Run this dashboard and gain insight

In [8]:
import dash
import dash_core_components as dcc
import dash_html_components as html
import dash_bootstrap_components as dbc
from dash.dependencies import Input, Output

app = dash.Dash()

df_m=df_m.replace('?','0')
df_m['HT50']=df_m['HT50'].astype(float)
df_m['HT70']=df_m['HT70'].astype(float)
df_m['SLP']=df_m['SLP'].astype(float)
df_m['SLP_']=df_m['SLP_'].astype(float)
df_m['HT50_']=df_m['HT50'].diff()
df_m['HT50_'].iloc[0]=df_m['HT50_'].iloc[1]
df_m['HT70_']=df_m['HT70'].diff()
df_m['HT70_'].iloc[0]=df_m['HT70_'].iloc[1]

col_options = []
for loc in df_m.columns[1:]:
    col_options.append({'label':str(loc),'value':loc})

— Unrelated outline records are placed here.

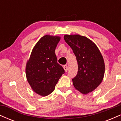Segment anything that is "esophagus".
<instances>
[{
    "label": "esophagus",
    "instance_id": "obj_1",
    "mask_svg": "<svg viewBox=\"0 0 121 121\" xmlns=\"http://www.w3.org/2000/svg\"><path fill=\"white\" fill-rule=\"evenodd\" d=\"M64 70H65V72H67L68 71V66L67 65H64Z\"/></svg>",
    "mask_w": 121,
    "mask_h": 121
}]
</instances>
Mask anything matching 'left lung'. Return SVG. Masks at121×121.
Masks as SVG:
<instances>
[{
    "instance_id": "obj_1",
    "label": "left lung",
    "mask_w": 121,
    "mask_h": 121,
    "mask_svg": "<svg viewBox=\"0 0 121 121\" xmlns=\"http://www.w3.org/2000/svg\"><path fill=\"white\" fill-rule=\"evenodd\" d=\"M65 42L70 47L78 63V72L72 79L73 86L86 94L101 84L105 73V62L97 45L86 37L80 35H65Z\"/></svg>"
}]
</instances>
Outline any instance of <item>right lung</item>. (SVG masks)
<instances>
[{
	"label": "right lung",
	"instance_id": "obj_1",
	"mask_svg": "<svg viewBox=\"0 0 121 121\" xmlns=\"http://www.w3.org/2000/svg\"><path fill=\"white\" fill-rule=\"evenodd\" d=\"M60 37L45 35L33 48L26 67V77L32 90L47 96L55 90L58 81L65 73L57 63L55 49Z\"/></svg>",
	"mask_w": 121,
	"mask_h": 121
}]
</instances>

app.layout = html.Div(children=[
    html.H1(children='Variation Visualization'),

    html.Div([
        
        html.H3(children='Select Variable'),
        html.Div([dcc.Dropdown(id='feat',options=col_options,value=col_options[0])
            ]),
        
        
    ],style={'width': '20%', 'float': 'right', 'display': 'inline-block','height':'500'}),
    
    html.Div([
        html.Div([
            dcc.Graph(id='graph'), 
        ]),
        
    html.Div([html.H2('Median:'),
                  html.H1(id='dif')
                 ],style={'width': '20%', 'float': 'right',"font-weight": "bold"}),
        
    html.Div([html.H2('Mean:'),
                  html.H1(id='dif2')
                 ],style={'width': '20%', 'float': 'right',"font-weight": "bold"}),
        ],style={'width': '80%', 'float': 'right', 'display': 'inline-block','height':'500'}),
    
        
  
   html.H3(children='Prepared by Ebude Yolande'), 
])

@app.callback(
    Output(component_id='graph', component_property='figure'),
    [Input(component_id='feat', component_property='value')]
)
def grpah(feat):
    fig=px.scatter(df_m,x='Date',y=feat)
    fig.layout.update(showlegend=False)
    return fig
    
    
@app.callback(
    Output(component_id='dif', component_property='children'),
    [Input(component_id='feat', component_property='value')]
)
def diff(feat):
    return np.round(np.median(df_m[feat].iloc[:]),1)

@app.callback(
    Output(component_id='dif2', component_property='children'),
    [Input(component_id='feat', component_property='value')]
)
def diff1(feat):
    return np.round(np.mean(df_m[feat].iloc[:]),1)    

if __name__ == '__main__':
    app.run_server(port='5050')

Dash is running on http://127.0.0.1:5050/



 * Running on http://127.0.0.1:5050/ (Press CTRL+C to quit)


# Statistics

## 5. Two sample T-Test on HT50_ and HT70_

H0: two sample have same mean

H1: significant difference

In [10]:
## perform the two sample test
## Conclude on the difference between this two sample


## 6. SARIMA model

In [16]:
## Train a SARIMAX model for the variation of HT50 with order=(1, 1, 1),seasonal_order=(1, 1, 0, 12), enforce_stationarity=False,enforce_invertibility=False
## Print the summary table
## Explain insights from correlation


# Statistical Modelling

## 7. Predict the next 100 values of HT50 based on the variation knowledge


In [19]:
### Use the model above to forecast the next 100 values of variation of HT50
# Plot the prediction 
pred_uc = results.get_forecast(steps=100)
pred_ci = pred_uc.conf_int()
ax = df_m['HT50_'].iloc[:].plot(label='observed', figsize=(14, 7))
pred_uc.predicted_mean.plot(ax=ax, label='Forecast')
ax.fill_between(pred_ci.index,
                pred_ci.iloc[:, 0],
                pred_ci.iloc[:, 1], color='k', alpha=.25)
ax.set_xlabel('Date')
ax.set_ylabel('HT50_')
plt.legend()
plt.show()

In [20]:
#### New HT50 values
## Create a new dataframe df_new
## Create a column date with 1 day difference between each 100 days
## Create a column for new variations of HT50
## Estimate the new HT50 and assign to a column HT50

df_new.head()

Unnamed: 0,Date,HT50_,HT50
0,2004-12-31,31.342868,5851.342868
1,2005-01-01,-12.442909,5807.557091
2,2005-01-02,-47.131082,5772.868918
3,2005-01-03,-12.477055,5807.522945
4,2005-01-04,34.411668,5854.411668


In [22]:
### join the new dataframe to old dataframe
## print the mean and median of this recent dataframe
## plot the variation of HT50
## Conclude on the change of the mean and variance


# Presentation

For your presentation, focus on the following:

- Data transformation and the variations
- Why the variation was important for your study
- Model and prediction

Do you think your forecast was good?